Though it’s important to take some time to settle in, don’t get too comfortable. The beauty and wellness industry is not only incredibly competitive, it is always changing. If you want to enjoy a long and successful career, you need to continue your education and stay up to date on the latest procedure and requirements.

Here are some options to consider if you want to further your education in esthetics:

  • Enroll in a master esthetics program or complete an apprenticeship to become a licensed master esthetician. This training will certify you to perform advanced services like medium-depth chemical peels, lymphatic drainage, and ultrasound procedures.
  • Find online or in-person classes approved by the National Coalition of Estheticians Association (NCEA). You can find classes in everything from dermatopathology and specialty services to finances and business management.
  • Check with your local college, university, or community college to see if they offer any relevant classes. If you’re trying to meet CE requirements, be sure to choose an accredited school. If you’re simply learning for your own benefit, look into classes in complementary subjects like anatomy, natural medicine, or aromatherapy.
  • Take a course to update your safety and sanitation knowledge. The Spa and Salon Sanitation certificate from Rejuvenate is a great option, especially in the current pandemic.
  • Complete courses in spa therapy techniques. Not only will you be able to incorporate full body esthetics into your services, but you can increase your earning potential by becoming a licensed massage therapist on top of your esthetician license.

Keep in mind that postgraduate education isn’t just about staying current in the beauty and wellness industry – it’s also a requirement to renew your license. Most states require estheticians to renew their license every two years. Along with the renewal application and relevant fees, you may need to obtain a certain number of continuing education (CE) credits. Check with your state board to determine how many hours you need and whether there are any specific courses you need to stay current on.

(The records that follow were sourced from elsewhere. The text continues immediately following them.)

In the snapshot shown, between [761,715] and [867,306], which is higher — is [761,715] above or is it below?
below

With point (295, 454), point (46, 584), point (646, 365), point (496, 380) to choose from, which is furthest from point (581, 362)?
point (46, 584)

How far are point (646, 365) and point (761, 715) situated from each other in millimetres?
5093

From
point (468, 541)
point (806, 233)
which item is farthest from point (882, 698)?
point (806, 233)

The Importance of Finding a Mentor

The spa industry employs nearly 2.5 million workers and earns over $93 billion revenue each year. The industry has grown significantly over the past decade and is expected to continue growing, but that doesn’t mean a job will simply be handed to you. Spas tend to hire fewer estheticians than massage therapists, so it can be challenging to land your first job. Once you manage to obtain employment, it’s important to seek and accept opportunities to expand your knowledge and further your career.

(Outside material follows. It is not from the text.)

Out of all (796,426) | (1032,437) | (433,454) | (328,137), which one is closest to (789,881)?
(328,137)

When you first break into the industry, you’ll probably take an entry-level position. Estheticians who have been employed longer than you may get better hours and busier shifts. Though it may take time to work your way up, there are things you can do to make the most of it.

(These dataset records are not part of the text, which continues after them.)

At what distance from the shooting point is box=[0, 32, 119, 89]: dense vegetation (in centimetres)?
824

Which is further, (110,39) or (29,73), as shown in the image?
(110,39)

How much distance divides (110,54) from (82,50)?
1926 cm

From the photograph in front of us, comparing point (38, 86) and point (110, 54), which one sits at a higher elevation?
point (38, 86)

As an esthetician, your skills and knowledge are your most important assets. You’ll enter the field with the same general knowledge and training as any other esthetician, so it’s up to you to take advantage of the opportunities presented to you from there. Even if your first job isn’t quite what you had hoped, it’s a chance to learn from more experienced professionals and develop good habits. Get to know the staff at your spa and joint local, state, and national organizations. If you can, find a mentor.

Having a mentor is essential for your personal and professional growth. Not only can you learn new techniques from a mentor, but you’ll have someone to use as a sounding board as you navigate the challenges of your new career. You’ll always be your own harshest critic, but you may find it helpful to seek guidance and feedback from an objective source.

If you work hard and study fervently, you can become an esthetician in as little as six months. Once you’ve obtained your goal of becoming a licensed esthetician, however, your success is entirely in your hands. Be sure to stay diligent with your continued education, whether that is partnering with a reputable professional skincare brand, finding a mentor to guide you, and/or taking classes on your own.